Jesus in John’s Gospel is describing how he is, “the living bread that came down from heaven,” and “Those who eat his flesh and drink his blood abide in me, and I in them.” Jesus has already said earlier in the chapter, “He who comes to me shall never hunger, and he who believes in me shall never thirst.”
However, to some of the people present at the time this is just too much and even some of his followers desert him.
As Lezley Stewart states, “We don’t often hear about people choosing to desert Jesus in this way, for we are more used to hearing about people joining his following. It is a stark reminder to us that the decision we make to follow Christ is not an easy one, and his teaching will continue to be challenging as we live our lives in faith.”
Unfortunately, those who deserted Jesus didn’t understand his message and to think of eating flesh and drinking blood came too close to cannibalism for them. The thought of drinking any blood was abhorrent to the Jews as well as being against their law. This reading is also before the Last Supper takes place and maybe it’s the first time Jesus has referred to his body and blood being the living bread that came down from heaven.
Jesus also refers back to the bread or manna that their ancestors ate and died, this is because the manna sent to them was sent only to sustain them on a daily basis, but Jesus’ flesh and blood is given for the forgiveness of sins and for eternal life.
I suppose if we think of the Eucharist and compare it to a meal, Jesus would be the main course, the one which fills us and nourish us the most.
As a child, I remember sitting down at the table as a family to eat a meal, especially on a Sunday and our Dad was fairly strict about table manners and respect. Although one of my brothers used to complain that he had got milder with us younger ones and we could often get away with things that my elder siblings couldn’t. However, the meal, especially on special occasion, may have consisted of a starter, main and pudding (dessert). However, one thing remained the same and that was that we had to ask permission to leave the table when we had finished eating.
After the meal we would often relax, we would be full and that would sustain us until breakfast.
We don’t have to ask God for permission to leave his table.
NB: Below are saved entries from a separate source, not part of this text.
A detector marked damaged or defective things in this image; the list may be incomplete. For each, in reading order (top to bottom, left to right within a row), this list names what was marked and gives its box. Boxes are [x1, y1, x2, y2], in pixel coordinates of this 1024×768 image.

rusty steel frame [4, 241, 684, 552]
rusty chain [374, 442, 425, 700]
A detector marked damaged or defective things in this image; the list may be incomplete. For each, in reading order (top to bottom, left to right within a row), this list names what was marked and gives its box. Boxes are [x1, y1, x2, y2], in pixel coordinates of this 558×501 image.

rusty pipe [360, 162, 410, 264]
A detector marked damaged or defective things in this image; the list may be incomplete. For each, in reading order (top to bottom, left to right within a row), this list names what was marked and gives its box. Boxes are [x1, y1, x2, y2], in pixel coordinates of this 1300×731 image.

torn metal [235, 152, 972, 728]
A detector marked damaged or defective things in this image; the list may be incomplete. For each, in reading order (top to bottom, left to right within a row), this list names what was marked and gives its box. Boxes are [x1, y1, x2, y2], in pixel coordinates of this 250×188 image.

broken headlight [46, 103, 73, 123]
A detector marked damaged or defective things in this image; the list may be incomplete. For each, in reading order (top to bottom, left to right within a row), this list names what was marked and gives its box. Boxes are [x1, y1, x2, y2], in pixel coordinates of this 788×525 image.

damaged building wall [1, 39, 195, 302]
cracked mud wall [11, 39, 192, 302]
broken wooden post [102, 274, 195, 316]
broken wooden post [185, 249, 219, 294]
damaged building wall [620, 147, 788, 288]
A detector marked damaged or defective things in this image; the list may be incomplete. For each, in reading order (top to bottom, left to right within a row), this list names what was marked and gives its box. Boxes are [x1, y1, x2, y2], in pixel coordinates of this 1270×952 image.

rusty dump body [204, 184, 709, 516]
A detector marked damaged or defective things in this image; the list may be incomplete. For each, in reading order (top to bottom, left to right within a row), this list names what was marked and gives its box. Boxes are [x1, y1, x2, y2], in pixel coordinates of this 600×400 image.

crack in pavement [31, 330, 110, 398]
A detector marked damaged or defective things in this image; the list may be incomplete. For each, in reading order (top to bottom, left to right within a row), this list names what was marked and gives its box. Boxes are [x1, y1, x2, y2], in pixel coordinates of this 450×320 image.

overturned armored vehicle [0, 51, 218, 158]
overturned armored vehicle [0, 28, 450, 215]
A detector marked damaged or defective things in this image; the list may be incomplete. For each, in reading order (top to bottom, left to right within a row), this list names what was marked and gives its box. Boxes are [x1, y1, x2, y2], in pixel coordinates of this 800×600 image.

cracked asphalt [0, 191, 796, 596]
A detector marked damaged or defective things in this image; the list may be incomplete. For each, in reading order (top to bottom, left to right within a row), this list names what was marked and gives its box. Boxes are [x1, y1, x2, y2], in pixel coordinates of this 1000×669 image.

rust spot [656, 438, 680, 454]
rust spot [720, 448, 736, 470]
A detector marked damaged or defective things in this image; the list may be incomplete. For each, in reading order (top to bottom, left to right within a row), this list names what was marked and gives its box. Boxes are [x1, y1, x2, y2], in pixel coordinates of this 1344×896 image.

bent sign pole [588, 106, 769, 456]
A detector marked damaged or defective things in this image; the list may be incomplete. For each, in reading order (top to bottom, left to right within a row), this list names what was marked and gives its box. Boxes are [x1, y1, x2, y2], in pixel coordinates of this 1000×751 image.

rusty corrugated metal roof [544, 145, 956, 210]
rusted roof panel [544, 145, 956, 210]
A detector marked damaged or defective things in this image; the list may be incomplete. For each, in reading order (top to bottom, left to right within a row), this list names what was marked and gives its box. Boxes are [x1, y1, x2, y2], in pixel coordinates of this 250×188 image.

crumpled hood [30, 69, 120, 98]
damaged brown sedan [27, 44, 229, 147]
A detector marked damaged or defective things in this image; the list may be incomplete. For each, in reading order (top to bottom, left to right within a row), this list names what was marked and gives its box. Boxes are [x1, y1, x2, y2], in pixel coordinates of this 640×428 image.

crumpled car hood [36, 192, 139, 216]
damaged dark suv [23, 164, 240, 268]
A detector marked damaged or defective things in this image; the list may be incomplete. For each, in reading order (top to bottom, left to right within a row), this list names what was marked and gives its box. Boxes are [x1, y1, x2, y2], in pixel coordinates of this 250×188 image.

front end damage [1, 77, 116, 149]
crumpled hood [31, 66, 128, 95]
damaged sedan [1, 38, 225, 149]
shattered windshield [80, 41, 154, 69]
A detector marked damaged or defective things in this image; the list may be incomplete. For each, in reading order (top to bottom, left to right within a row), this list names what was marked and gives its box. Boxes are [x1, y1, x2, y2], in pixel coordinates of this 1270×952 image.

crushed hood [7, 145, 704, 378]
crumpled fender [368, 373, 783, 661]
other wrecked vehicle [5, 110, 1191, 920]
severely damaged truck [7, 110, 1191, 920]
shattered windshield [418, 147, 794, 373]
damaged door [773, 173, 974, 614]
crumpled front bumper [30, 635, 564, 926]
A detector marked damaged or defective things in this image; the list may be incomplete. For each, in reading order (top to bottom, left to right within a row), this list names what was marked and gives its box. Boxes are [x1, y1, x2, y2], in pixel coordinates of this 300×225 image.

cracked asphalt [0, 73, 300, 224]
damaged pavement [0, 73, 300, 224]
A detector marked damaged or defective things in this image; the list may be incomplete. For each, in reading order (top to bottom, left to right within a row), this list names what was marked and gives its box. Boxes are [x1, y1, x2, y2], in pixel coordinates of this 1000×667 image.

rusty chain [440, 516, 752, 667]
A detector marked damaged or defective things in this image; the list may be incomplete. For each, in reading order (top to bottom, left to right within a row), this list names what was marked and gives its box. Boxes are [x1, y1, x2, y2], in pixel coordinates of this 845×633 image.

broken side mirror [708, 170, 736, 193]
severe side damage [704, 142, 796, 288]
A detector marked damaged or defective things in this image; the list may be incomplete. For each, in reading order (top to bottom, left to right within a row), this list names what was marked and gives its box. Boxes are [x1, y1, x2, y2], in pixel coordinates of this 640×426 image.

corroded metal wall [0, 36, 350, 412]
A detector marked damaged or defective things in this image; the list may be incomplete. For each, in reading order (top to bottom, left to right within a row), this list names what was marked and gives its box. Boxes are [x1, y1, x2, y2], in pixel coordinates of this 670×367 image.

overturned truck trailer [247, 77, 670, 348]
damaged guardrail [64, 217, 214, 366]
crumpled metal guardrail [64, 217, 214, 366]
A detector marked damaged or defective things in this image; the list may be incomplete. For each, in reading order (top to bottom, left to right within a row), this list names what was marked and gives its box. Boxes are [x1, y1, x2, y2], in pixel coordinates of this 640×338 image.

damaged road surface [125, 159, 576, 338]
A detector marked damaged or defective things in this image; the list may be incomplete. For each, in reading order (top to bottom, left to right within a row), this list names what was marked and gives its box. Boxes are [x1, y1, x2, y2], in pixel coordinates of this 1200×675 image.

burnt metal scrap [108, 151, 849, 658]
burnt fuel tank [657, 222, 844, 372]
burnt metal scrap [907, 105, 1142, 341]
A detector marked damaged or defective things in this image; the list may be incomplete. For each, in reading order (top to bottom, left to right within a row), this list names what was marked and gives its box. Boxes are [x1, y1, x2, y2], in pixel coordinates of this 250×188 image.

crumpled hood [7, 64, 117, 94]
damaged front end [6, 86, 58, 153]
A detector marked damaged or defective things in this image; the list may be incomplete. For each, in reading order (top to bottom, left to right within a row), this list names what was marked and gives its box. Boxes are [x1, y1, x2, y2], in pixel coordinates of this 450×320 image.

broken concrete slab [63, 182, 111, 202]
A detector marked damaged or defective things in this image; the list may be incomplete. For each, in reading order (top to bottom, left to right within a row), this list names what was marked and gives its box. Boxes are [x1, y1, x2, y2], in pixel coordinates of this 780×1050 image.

God’s meal consists of more than what we can make, he offers us Jesus through the giving of his life, by his shedding his body and blood for our sins. Instead of us leaving his table, he gives us his Holy Spirit and the offer of taking the bread and wine to strengthen and sustain us spiritually.
However, we sometimes lose sight of what is expected of us. Jesus died to forgive our sins and offers us eternal life, but he asks us to give of ourselves and there are many ways we can let Jesus into our lives. He sacrificed his life for us and we need to let him become part of us.
How many of us when we’re busy and begin to feel a bit peckish will reach for a piece/bar of chocolate or packet of crisps. We know we should probably choose a piece of fruit like an apple or orange, but an orange is hard work as you need to peel it and then the juice runs down your fingers and you need to wash your hands before you can begin that job again.
Following Jesus and letting him into our lives is not easy, it’s like taking that orange and slowly peeling away the skin to reach the fruit at the centre. To follow Jesus takes prayer and commitment, perhaps in the form of reading, Bible study, meditation or becoming involved in a church activity or volunteering for something. I know personally that time management can be difficult, especially with family commitments and the demands of everyday life, but in those quiet moments, when time allows, God is waiting to hear from you and his table is always ready.
Let us pray
- Lord we thank you for the gift of hope that
- you generously give us and your loving
- and real presence in the Eucharist through
- Jesus Christ, our Lord and Saviour.
Christine Hardy, Reader
@ St. Margaret’s, Holyrood & St. George’s, Simister.